KUTIPAN DOKUMEN:
--*--

Minggu, 22 Juni 2014

MAKALAH NIKAH SIRIH MENURUT PANDANGAN ISLAM

Dosen Pembimbing : KH. Abdul Rasyid Sabirin, Lc.MA

Di Susun Oleh :
YASIN MUBARAK
NPM : 13 650 182


FAKULTAS TEKNIK
TEKNIK INFORMATIKA
UNIVERSITAS DAYANU IKHSANUDDIN
BAUBAU


BAB I
PENDAHULUAN

A.     Latar Belakang
Allah menciptakan sesuatu dengan berpasang-pasangan, laki-laki perempuan , hewan jantan dan betina, siang dam malam dan sebagainya. Manusia hidup berpasangan-pasangan menjadi suami istri membangun rumah tangga yang damai dan teratur. Untuk itu haruslah diadakan ikatan dan pertalian yang kekal dan tidak mudah diputuskan, yaitu ikatan Akad Nikah atau Ijab Kabul perkawinan. Bila Akad Nikah telah dilangsungkan maka mereka telah berjanji dan setia akan membangun rumah tangga yang Sakinah dan Mawadah Warohmah, yang natinya akan lahir keturunan-keturunan dari mereka.
Dalam hukum islam tujuan perkawianan adalah menjalankan perintah Allah SWT agar memperoleh keturunan yang sah dalam masyarakat, dan membentuk keluarga yang bahagia. Artinya ketika seseorang memutuskan untuk menikah, maka lembaga perkawinan tersebut pastilah bertujuan untuk menciptakan ketenangan. Dan kedamaian bagi manusia yang telah mampu untuk melaksanakannya. Sebagai firman Allah :
ﻴﺎﻤﻌﺳﺮﺍﻟﺷﺎﺐ ﻤﻦ ﺍﺳﺘﻁﺎﻉ ﻤﻧﻛﻢ ﺍﻟﺑﺎﺀﺓ ﻓﻠﻴﺘﺯ ﻮﺝ
“hai sekalian pemuda . siapa yang sanggup bersetubuh (Karena ada belanja nikah), hendaklah berkawin”
ﻓﺎﻧﻛﺣﻮ ﺍﻤﺎ ﻂﺎﺐ ﻠﻛﻢ ﻤﻦ ﺍﻠﻧﺴﺂﺀﻤﺛﻦ ﻮﺛﻠﺚ ﻮﺮﺑﺎﻉ ﺨﻔﺗﻡ ﺍﻻﺗﻌﺪ ﻠﻮ ﺍﻔﻮ ﺍﺣﺫﺓ
﴿ ﺍﻠﻧﺳﺎﺀ :٣﴾
“ Maka kawinilah perempuan yang kamu sukai, satu, dua, tiga dan empat, tetapi kalau kamu kautir tidak berlaku adil (diantara perempuan-perempuan Itu), hendaklah satu saja” (QS.Anisa.ayat 3)
Dalam firman Allah SWT dan sabda Rosulnya mengajukan perkawinan. yang diatas sudah jelas.

--*--

CUPLIKAN KUMPULAN DATA:
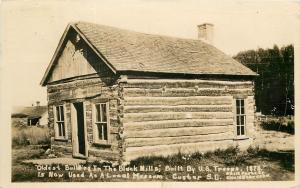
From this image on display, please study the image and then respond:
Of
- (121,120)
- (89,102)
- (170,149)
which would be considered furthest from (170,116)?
(89,102)

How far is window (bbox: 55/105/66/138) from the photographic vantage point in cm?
1046

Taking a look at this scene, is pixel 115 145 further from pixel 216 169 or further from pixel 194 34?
pixel 194 34

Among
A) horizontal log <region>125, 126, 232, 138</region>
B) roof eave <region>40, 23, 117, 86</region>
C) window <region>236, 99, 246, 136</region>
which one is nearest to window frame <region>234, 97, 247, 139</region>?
window <region>236, 99, 246, 136</region>

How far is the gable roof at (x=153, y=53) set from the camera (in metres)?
9.12

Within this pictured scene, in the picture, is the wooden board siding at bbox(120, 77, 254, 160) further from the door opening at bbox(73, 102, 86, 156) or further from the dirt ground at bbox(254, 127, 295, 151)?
the door opening at bbox(73, 102, 86, 156)

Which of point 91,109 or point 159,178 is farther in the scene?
point 91,109

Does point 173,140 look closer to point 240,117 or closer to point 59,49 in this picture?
point 240,117

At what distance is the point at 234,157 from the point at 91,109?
2.94 meters

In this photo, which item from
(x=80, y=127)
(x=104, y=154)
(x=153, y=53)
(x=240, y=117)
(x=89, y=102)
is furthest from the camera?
(x=80, y=127)

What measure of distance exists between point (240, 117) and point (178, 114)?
1.63 m

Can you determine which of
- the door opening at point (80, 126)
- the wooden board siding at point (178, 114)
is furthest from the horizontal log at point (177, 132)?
the door opening at point (80, 126)

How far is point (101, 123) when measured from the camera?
953 centimetres

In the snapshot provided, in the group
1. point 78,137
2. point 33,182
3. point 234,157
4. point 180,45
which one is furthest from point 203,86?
point 33,182

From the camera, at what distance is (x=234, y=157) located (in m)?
9.36
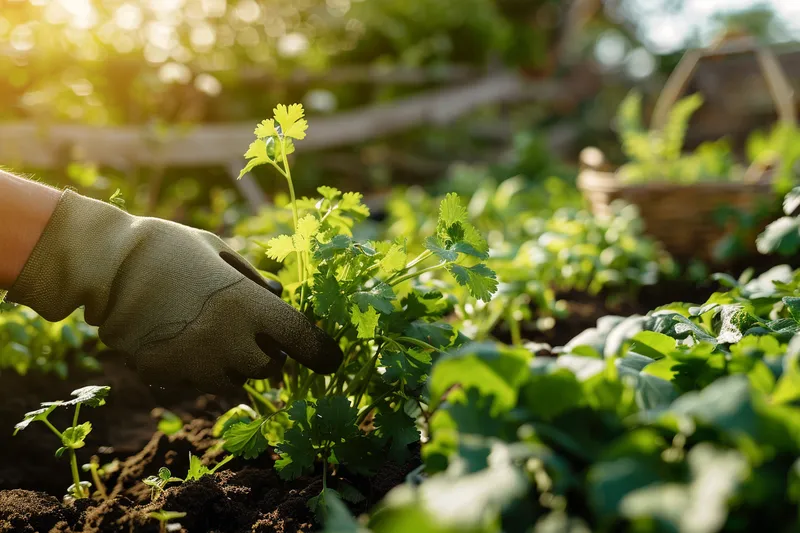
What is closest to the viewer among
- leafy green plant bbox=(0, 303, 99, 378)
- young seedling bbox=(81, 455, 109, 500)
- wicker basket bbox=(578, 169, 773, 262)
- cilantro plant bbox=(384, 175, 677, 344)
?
young seedling bbox=(81, 455, 109, 500)

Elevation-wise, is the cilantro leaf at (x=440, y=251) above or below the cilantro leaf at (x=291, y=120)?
below

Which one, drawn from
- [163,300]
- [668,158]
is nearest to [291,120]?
[163,300]

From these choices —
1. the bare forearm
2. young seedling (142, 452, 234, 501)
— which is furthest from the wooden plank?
young seedling (142, 452, 234, 501)

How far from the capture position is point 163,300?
155cm

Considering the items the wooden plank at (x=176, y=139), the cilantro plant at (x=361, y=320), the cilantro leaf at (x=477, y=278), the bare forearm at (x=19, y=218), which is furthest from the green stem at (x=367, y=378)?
the wooden plank at (x=176, y=139)

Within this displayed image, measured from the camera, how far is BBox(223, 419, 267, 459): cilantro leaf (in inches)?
54.4

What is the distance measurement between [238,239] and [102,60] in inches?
84.2

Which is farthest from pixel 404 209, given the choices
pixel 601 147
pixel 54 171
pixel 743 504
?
pixel 601 147

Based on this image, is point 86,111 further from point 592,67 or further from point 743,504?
point 592,67

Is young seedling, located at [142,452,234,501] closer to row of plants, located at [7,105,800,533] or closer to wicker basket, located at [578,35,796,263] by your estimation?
row of plants, located at [7,105,800,533]

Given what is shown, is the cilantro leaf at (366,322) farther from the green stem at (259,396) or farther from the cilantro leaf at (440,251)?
the green stem at (259,396)

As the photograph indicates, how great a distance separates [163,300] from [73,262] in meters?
0.23

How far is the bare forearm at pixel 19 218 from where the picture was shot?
154cm

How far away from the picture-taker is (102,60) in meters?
4.30
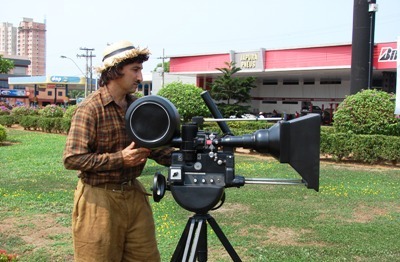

--*--

PERMINTAAN: Lanjutkan makalah tentang nikah sirih menurut pandangan Islam, dimulai tepat setelah kalimat terakhirnya.

JAWABAN TUGAS INI:
Namun akhir ini banyak temuan kasus perkawinan sirih di berbagai kalangan, misalnya media cetak, maupun media elektronik dalam acara infotaimen dalam siaran TV swasta, banyak sekali tayangan-tanyangan maraknya tentang perkawinan sirih mulai dari kalangan tokoh politik, selebritis maupun masyarakat biasa, meski perkawinan tersebut sah menurut agama namun belum tentu secara hukum.


B.     Rumusan Masalah
  •  Apa yang dimaksud dengan nikah siri?
  • Faktor apa saja yang melatar belakangi terjadinya nikah siri?
  • Sah tidaknya nikah siri menurut hukum agama dan hukum positif indonesia ?
  •  Bagaimana pandangan para ulama tentang nikah sirih?
  • Bagaimana dampak yang ditimbulkan dari nikah siri terhadap perempuan dan anaknya?

C.    Maksud dan Tujuan

  • Agar kita mengetahui yang dimaksud niakah siri.
  • Agar kita mengetahui sah tidaknya nikah sirih menurut hukum islam dan hukum posotif     indonesia. 
  •  Agar kita mengetahui bagaimana pandangan ulama tentang nikah siri.
  • Agar kita mengetahui faktor apa saja yang melatar belakangi terjadinya nikah siri.
  • Agar kita mengetahui dampak yang ditimbulkan dari nikah siri terhadap perempuan dan anaknya.
D.    Metode Penulisan
BAB I PENDAHULUAN : Latar belakang, Rumusan Masalah, Maksud dan Tujuan.
BAB II PEMBAHASAN : Apa yang dimaksud dengan nikah siri, Faktor apa saja yang melatar belakangi terjadinya nikah siri, Sah tidaknya nikah siri menurut hukum agama dan hukum positif Indonesia, Bagaimana pandangan para ulama tentang nikah siri, Bagaimana dampak yang ditimbulkan dari nikah siri terhadap perempuan dan anaknya?
BAB III. PENUTUP : kesimpulan, saran,



BAB II
PEMBAHASAN

1.       Pengertian Nikah Siri
Perkawinan adalah aqad antara calon laki istri untuk memenuhi hajat jenis kelamin yang diatur oleh syari’at. Sedangkan pengertian dari nikah siri adalah nikah secara rahasia (sembunyi-sembuyi). Disebut secara rahasia karena tidak dilaporkan kekantor urusan agama atau KUA bagi muslim atau kantor catatan sipil bagi non muslain.
Biasanya nikah siri dilakukan karena dua pihak belum siap meresmikannya atau meramaikannya, namun dipihak lain untuk menjadi agar tidak terjadi hal-hal yag tidak diinginkan atau terjerumus kepada hal-hal yang dilarang agama.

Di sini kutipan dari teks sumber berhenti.